--- Brief ---
Find the line containing "How great a distance lies". Retype it and every line after it through the end of the entries, exactly as written, with nothing added.

———

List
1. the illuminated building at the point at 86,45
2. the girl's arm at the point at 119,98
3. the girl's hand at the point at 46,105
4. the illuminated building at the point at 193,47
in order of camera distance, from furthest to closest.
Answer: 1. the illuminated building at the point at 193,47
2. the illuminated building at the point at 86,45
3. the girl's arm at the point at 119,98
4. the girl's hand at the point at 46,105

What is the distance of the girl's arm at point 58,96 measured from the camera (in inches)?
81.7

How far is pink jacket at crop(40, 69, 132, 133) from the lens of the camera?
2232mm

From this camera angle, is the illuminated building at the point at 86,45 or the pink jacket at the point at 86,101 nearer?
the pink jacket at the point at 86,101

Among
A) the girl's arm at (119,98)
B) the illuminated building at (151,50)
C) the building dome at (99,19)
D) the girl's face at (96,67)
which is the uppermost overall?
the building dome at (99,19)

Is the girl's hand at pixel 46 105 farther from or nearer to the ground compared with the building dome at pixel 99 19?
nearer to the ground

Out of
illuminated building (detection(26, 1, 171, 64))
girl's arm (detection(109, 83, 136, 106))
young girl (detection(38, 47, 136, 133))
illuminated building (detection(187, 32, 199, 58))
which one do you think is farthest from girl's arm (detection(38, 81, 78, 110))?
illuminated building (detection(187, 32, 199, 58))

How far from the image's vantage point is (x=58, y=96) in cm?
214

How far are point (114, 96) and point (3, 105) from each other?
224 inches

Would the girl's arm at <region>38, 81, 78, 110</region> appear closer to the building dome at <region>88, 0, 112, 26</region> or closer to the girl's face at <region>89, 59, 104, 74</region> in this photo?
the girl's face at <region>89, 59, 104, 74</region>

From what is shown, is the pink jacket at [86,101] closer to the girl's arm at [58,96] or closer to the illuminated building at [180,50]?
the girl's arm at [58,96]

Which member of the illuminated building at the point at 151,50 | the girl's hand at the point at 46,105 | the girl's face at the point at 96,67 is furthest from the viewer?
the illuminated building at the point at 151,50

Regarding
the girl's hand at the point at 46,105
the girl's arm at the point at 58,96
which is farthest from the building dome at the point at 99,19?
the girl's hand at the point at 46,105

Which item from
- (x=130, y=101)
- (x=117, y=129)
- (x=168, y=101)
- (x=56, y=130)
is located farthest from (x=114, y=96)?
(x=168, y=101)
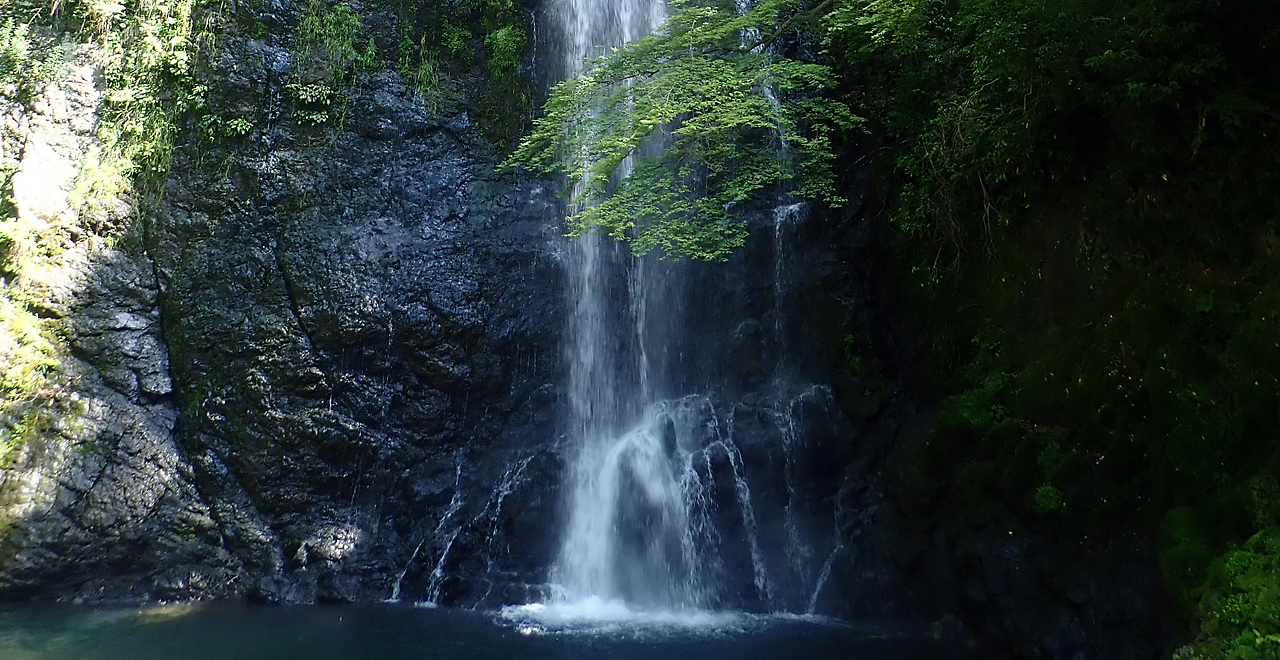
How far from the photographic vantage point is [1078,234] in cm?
630

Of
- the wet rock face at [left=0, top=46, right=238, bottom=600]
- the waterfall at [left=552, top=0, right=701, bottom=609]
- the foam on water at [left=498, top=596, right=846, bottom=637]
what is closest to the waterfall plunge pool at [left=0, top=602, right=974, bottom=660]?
the foam on water at [left=498, top=596, right=846, bottom=637]

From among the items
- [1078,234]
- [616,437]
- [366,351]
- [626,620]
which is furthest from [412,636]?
[1078,234]

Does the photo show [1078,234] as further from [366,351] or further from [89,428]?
[89,428]

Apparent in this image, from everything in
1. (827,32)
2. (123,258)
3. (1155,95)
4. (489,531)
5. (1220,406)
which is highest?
(827,32)

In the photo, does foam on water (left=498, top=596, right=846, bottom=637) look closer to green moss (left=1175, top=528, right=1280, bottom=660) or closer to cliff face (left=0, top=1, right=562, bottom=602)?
cliff face (left=0, top=1, right=562, bottom=602)

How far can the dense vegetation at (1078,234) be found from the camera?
479 cm

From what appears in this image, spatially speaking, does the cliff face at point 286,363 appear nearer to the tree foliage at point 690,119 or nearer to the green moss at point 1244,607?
the tree foliage at point 690,119

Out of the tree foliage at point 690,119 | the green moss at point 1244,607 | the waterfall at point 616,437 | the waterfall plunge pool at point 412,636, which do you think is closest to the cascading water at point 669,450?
the waterfall at point 616,437

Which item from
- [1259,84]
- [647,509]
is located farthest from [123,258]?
[1259,84]

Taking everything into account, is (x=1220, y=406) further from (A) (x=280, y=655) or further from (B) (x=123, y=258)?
(B) (x=123, y=258)

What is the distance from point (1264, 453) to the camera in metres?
4.66

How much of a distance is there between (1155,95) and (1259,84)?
0.60 metres

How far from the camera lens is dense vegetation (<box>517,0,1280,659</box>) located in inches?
188

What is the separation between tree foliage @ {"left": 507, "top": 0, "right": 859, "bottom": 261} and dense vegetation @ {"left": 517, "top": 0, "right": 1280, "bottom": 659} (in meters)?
0.04
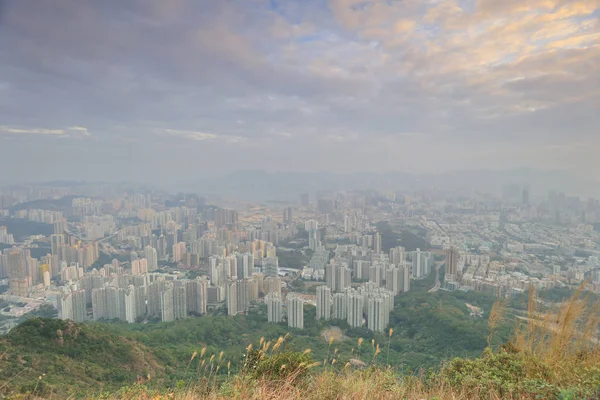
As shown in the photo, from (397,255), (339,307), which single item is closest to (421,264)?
(397,255)

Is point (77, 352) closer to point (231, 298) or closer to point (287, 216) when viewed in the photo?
point (231, 298)

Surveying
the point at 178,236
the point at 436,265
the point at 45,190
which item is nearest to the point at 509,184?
the point at 436,265

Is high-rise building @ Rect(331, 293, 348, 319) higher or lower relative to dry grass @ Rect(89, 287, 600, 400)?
lower

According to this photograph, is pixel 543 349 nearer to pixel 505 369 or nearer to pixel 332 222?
pixel 505 369

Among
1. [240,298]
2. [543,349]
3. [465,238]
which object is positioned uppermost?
[543,349]

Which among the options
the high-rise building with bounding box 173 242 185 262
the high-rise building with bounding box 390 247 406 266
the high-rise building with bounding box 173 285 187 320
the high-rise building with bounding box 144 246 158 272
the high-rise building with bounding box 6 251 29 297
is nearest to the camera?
the high-rise building with bounding box 173 285 187 320

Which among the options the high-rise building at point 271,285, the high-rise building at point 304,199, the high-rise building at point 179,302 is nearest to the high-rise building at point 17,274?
the high-rise building at point 179,302

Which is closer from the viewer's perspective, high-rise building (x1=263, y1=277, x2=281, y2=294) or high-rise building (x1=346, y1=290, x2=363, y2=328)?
high-rise building (x1=346, y1=290, x2=363, y2=328)

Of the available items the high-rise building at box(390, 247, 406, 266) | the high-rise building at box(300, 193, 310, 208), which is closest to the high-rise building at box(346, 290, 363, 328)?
the high-rise building at box(390, 247, 406, 266)

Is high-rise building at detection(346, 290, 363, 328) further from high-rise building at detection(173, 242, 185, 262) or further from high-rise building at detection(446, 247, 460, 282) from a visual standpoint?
high-rise building at detection(173, 242, 185, 262)
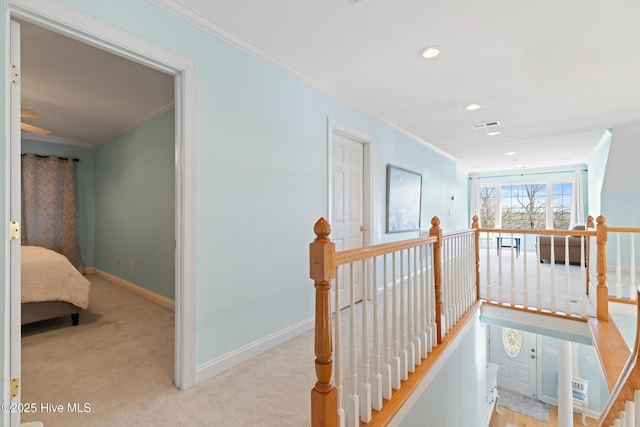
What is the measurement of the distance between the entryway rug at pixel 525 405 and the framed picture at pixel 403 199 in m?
5.22

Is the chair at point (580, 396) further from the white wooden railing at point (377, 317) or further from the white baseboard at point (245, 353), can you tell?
the white baseboard at point (245, 353)

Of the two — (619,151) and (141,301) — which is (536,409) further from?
(141,301)

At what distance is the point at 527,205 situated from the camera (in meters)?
8.73

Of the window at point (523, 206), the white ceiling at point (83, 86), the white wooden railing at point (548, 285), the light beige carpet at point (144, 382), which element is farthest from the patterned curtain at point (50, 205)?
the window at point (523, 206)

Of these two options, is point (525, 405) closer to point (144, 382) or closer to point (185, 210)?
point (144, 382)

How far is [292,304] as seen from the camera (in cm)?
262

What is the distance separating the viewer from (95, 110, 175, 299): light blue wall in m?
3.51

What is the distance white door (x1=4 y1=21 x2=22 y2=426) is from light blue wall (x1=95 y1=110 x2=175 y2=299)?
2.00 metres

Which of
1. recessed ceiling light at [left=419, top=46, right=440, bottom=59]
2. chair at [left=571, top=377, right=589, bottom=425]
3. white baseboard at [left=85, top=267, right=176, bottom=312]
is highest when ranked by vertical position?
recessed ceiling light at [left=419, top=46, right=440, bottom=59]

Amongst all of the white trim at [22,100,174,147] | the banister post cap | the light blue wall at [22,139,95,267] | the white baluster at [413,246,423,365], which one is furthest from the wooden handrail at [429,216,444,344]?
the light blue wall at [22,139,95,267]

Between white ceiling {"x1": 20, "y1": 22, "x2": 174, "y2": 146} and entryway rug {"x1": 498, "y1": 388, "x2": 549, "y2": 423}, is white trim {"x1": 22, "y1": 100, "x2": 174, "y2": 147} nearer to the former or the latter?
white ceiling {"x1": 20, "y1": 22, "x2": 174, "y2": 146}

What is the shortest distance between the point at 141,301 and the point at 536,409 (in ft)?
27.3

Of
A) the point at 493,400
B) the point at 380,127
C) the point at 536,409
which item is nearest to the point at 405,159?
the point at 380,127

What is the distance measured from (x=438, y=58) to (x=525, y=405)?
802cm
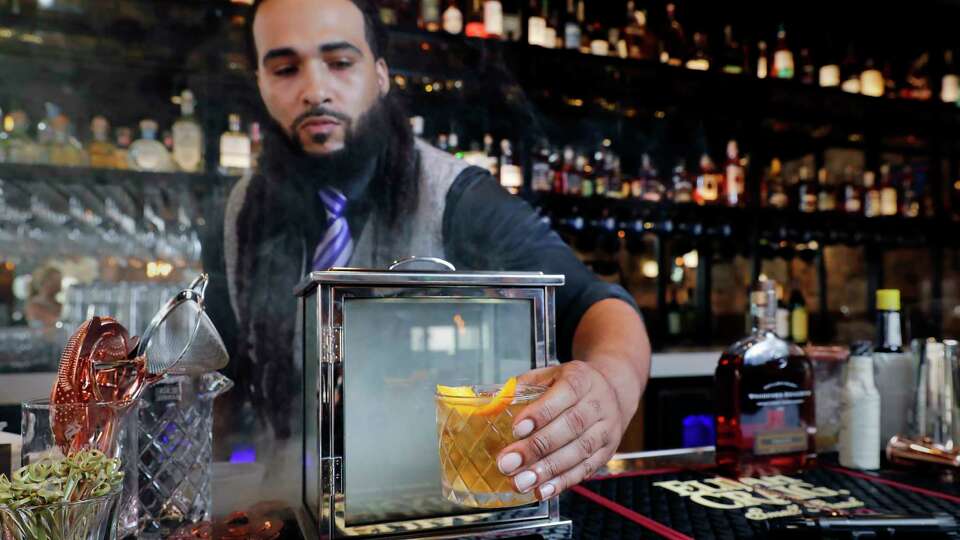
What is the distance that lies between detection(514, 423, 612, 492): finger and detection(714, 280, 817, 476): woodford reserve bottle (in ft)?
1.44

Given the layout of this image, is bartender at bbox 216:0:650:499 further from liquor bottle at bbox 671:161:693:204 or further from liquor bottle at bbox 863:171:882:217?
liquor bottle at bbox 863:171:882:217

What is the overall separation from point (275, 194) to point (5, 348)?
979 millimetres

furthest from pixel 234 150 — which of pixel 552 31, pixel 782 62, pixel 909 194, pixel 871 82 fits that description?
pixel 909 194

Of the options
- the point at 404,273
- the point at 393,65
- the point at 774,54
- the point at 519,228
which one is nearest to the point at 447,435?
the point at 404,273

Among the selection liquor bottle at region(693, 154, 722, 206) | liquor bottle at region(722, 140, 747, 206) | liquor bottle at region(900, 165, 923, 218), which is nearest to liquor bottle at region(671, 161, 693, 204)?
liquor bottle at region(693, 154, 722, 206)

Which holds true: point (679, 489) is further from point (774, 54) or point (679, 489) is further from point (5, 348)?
point (774, 54)

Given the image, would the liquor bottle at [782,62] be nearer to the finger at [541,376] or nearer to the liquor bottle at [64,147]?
the liquor bottle at [64,147]

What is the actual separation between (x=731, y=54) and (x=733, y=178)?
23.9 inches

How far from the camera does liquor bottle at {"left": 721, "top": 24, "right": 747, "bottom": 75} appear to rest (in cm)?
329

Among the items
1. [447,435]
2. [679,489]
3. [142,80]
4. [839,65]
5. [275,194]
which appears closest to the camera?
[447,435]

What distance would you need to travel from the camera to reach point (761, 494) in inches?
38.5

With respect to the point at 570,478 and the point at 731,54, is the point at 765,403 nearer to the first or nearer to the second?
the point at 570,478

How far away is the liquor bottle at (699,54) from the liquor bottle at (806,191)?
30.3 inches

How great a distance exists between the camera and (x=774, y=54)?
11.1ft
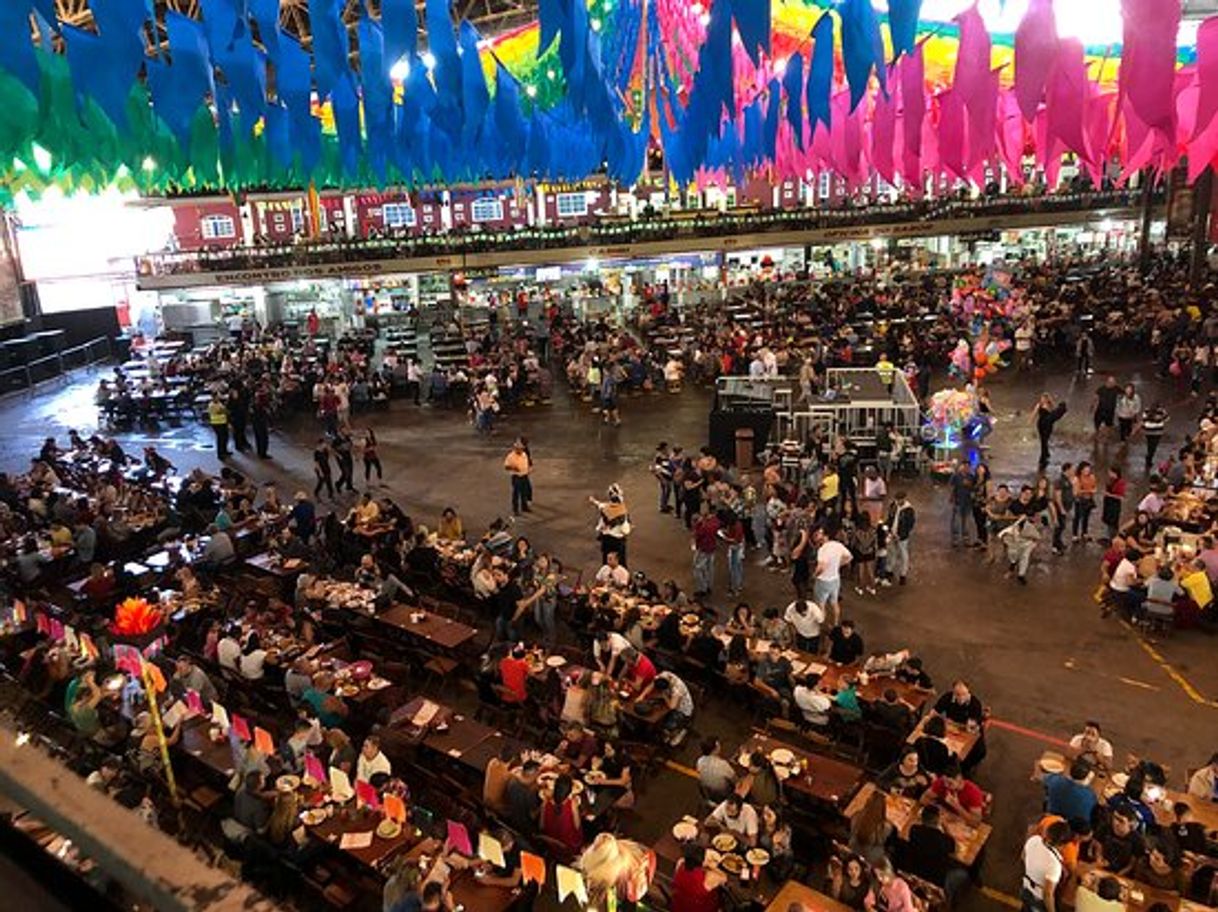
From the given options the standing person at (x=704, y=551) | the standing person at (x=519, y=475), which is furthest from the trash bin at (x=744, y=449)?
the standing person at (x=704, y=551)

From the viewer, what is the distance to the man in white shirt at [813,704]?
8.38 meters

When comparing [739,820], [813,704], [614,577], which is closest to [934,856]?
[739,820]

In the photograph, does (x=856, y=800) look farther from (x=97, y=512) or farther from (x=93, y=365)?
(x=93, y=365)

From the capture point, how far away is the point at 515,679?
9.03 m

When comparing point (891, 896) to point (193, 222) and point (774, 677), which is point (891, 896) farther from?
point (193, 222)

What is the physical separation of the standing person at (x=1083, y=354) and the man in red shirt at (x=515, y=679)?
18836 millimetres

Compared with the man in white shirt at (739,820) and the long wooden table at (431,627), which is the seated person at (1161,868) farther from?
the long wooden table at (431,627)

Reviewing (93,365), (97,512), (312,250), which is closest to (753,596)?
(97,512)

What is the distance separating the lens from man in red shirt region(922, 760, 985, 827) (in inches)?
278

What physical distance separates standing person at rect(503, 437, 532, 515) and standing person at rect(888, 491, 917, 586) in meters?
5.77

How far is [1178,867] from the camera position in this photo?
6391 mm

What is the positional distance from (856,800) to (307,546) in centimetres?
864

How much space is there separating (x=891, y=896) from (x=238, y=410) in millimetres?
17251

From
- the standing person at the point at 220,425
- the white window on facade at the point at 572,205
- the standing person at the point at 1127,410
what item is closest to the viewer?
the standing person at the point at 1127,410
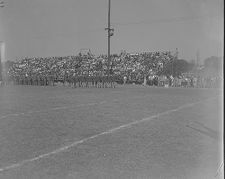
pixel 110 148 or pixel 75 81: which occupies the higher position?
pixel 75 81

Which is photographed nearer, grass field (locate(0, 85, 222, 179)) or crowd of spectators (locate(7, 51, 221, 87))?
grass field (locate(0, 85, 222, 179))

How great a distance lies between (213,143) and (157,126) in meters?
2.55

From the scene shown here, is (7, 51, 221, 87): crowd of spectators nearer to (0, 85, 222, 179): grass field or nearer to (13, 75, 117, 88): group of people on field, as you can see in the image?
(13, 75, 117, 88): group of people on field

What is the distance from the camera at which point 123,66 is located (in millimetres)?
49000

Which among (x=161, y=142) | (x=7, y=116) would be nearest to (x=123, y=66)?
(x=7, y=116)

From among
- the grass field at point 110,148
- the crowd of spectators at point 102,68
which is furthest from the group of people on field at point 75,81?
the grass field at point 110,148

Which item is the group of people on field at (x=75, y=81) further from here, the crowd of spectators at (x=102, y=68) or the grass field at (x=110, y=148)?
the grass field at (x=110, y=148)

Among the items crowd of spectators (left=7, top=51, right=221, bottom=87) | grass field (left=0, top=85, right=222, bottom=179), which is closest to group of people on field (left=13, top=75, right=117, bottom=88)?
crowd of spectators (left=7, top=51, right=221, bottom=87)

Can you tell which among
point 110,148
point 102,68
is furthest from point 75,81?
point 110,148

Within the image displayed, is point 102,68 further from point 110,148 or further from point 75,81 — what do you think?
point 110,148

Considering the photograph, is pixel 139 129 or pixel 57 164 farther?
pixel 139 129

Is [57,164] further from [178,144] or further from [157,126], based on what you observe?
[157,126]

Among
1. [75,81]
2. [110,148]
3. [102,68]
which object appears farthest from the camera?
[102,68]

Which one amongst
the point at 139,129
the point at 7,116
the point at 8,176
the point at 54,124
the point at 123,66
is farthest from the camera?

———

--- Problem solution ---
How great a distance lies between (213,143) and (157,126) in meters?
2.55

From the scene shown here, is (7, 51, 221, 87): crowd of spectators nearer to (0, 85, 222, 179): grass field or nearer to (13, 75, 117, 88): group of people on field, as you can see in the image?
(13, 75, 117, 88): group of people on field

What is the distance from the camera at which point 123,66 is located (in millimetres)?
49000

Which among (x=161, y=142) | (x=7, y=116) would be nearest to (x=123, y=66)?
(x=7, y=116)

From among
- the grass field at point 110,148
- the crowd of spectators at point 102,68
which is furthest from the group of people on field at point 75,81?
the grass field at point 110,148

Which item is the group of people on field at (x=75, y=81) further from here, the crowd of spectators at (x=102, y=68) or the grass field at (x=110, y=148)?
the grass field at (x=110, y=148)

Among the items crowd of spectators (left=7, top=51, right=221, bottom=87) | grass field (left=0, top=85, right=222, bottom=179), which is closest to group of people on field (left=13, top=75, right=117, bottom=88)?
crowd of spectators (left=7, top=51, right=221, bottom=87)

Can you tell which among
point 110,148
point 102,68
is furthest from point 75,81?
point 110,148

Within the image displayed, is point 102,68 further from point 110,148 or further from point 75,81 — what do you think?
point 110,148

Considering the photograph, is pixel 139 129 or pixel 57 164 farther?
pixel 139 129

Is [57,164] further from [178,144] or further from [157,126], based on what you observe?
[157,126]

Among
1. [75,81]
2. [110,148]
3. [102,68]
which object appears farthest from the camera?
[102,68]

Which one amongst
the point at 139,129
the point at 7,116
the point at 8,176
the point at 54,124
the point at 123,66
is farthest from the camera?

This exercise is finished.